## [WHAT IS ASKED]
Edit the data below by replacing "wooden hanok building" with "hanok house", and keep everything else unchanged.

## [Records from a collection]
## start

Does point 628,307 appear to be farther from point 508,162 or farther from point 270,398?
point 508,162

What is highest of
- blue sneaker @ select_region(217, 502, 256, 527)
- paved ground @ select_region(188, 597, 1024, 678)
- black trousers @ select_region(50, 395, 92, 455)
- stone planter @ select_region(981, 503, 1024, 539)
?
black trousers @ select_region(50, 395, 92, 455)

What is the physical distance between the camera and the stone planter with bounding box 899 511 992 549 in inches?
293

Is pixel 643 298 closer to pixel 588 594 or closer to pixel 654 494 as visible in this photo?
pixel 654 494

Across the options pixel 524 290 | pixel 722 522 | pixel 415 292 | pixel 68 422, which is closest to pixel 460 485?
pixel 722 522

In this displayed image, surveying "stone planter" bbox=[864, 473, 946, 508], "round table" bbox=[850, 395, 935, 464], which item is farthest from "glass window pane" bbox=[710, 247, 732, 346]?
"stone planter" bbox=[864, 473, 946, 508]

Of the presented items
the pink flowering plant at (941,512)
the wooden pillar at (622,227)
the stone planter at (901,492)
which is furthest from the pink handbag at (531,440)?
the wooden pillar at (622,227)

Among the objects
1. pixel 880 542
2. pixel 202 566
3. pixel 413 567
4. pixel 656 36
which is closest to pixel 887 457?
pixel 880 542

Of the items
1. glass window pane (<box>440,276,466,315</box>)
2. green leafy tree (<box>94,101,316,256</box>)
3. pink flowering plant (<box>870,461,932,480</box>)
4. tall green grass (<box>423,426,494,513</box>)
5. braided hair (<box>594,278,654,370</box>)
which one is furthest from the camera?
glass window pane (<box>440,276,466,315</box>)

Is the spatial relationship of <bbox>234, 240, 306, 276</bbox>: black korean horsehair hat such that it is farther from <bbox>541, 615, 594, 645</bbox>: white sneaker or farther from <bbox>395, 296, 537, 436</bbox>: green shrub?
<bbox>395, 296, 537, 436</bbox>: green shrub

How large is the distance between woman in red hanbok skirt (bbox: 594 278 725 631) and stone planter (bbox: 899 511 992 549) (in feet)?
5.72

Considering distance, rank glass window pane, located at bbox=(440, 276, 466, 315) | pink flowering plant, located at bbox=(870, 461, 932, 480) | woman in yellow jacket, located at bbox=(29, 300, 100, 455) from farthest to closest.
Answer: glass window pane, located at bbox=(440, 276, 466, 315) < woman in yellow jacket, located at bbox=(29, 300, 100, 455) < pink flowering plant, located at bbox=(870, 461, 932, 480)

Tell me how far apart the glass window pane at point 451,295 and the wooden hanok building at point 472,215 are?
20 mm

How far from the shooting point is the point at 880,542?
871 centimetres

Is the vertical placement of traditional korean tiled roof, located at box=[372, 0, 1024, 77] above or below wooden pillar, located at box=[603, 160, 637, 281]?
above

## end

## [ANSWER TO THE TASK]
Does point 628,307 appear to be farther from point 508,162 or farther from point 270,398?
point 508,162

What is highest of
- blue sneaker @ select_region(217, 502, 256, 527)
- paved ground @ select_region(188, 597, 1024, 678)
- black trousers @ select_region(50, 395, 92, 455)
- stone planter @ select_region(981, 503, 1024, 539)
?
black trousers @ select_region(50, 395, 92, 455)

What is the physical distance between the camera and the stone planter with bounding box 899 511 992 549 in inches?
293

Is pixel 643 298 closer to pixel 588 594 or closer to pixel 654 494 as visible in this photo?
pixel 654 494

Across the options pixel 524 290 | pixel 722 522 | pixel 415 292 | pixel 68 422, which is closest to pixel 460 485?
pixel 722 522

In this displayed image, surveying "stone planter" bbox=[864, 473, 946, 508], "round table" bbox=[850, 395, 935, 464], which item is farthest from "glass window pane" bbox=[710, 247, 732, 346]?
"stone planter" bbox=[864, 473, 946, 508]

Of the presented items
the pink flowering plant at (941,512)
the wooden pillar at (622,227)
the stone planter at (901,492)
which is furthest from the pink handbag at (531,440)?
the wooden pillar at (622,227)

Among the objects
1. pixel 880 542
2. pixel 202 566
3. pixel 413 567
4. pixel 656 36
which is closest to pixel 887 457?
pixel 880 542

Of the items
1. glass window pane (<box>440,276,466,315</box>)
2. green leafy tree (<box>94,101,316,256</box>)
3. pink flowering plant (<box>870,461,932,480</box>)
4. tall green grass (<box>423,426,494,513</box>)
5. braided hair (<box>594,278,654,370</box>)
which one is furthest from the camera?
glass window pane (<box>440,276,466,315</box>)

Is the spatial relationship of <bbox>234, 240, 306, 276</bbox>: black korean horsehair hat such that it is farther from <bbox>541, 615, 594, 645</bbox>: white sneaker or farther from <bbox>395, 296, 537, 436</bbox>: green shrub?
<bbox>395, 296, 537, 436</bbox>: green shrub

How large is the distance between woman in red hanbok skirt (bbox: 594 278 725 631) and stone planter (bbox: 899 511 992 549) (in feet)?
5.72

Considering distance, rank glass window pane, located at bbox=(440, 276, 466, 315) | pink flowering plant, located at bbox=(870, 461, 932, 480) | woman in yellow jacket, located at bbox=(29, 300, 100, 455) from farthest to closest.
Answer: glass window pane, located at bbox=(440, 276, 466, 315) < woman in yellow jacket, located at bbox=(29, 300, 100, 455) < pink flowering plant, located at bbox=(870, 461, 932, 480)

Tell me how far apart the glass window pane at point 451,295 and the hanok house at point 472,215 are?
20 mm

How far from the shooting point is the point at 880,542?
871 centimetres

Is the vertical placement of traditional korean tiled roof, located at box=[372, 0, 1024, 77] above or below wooden pillar, located at box=[603, 160, 637, 281]?
above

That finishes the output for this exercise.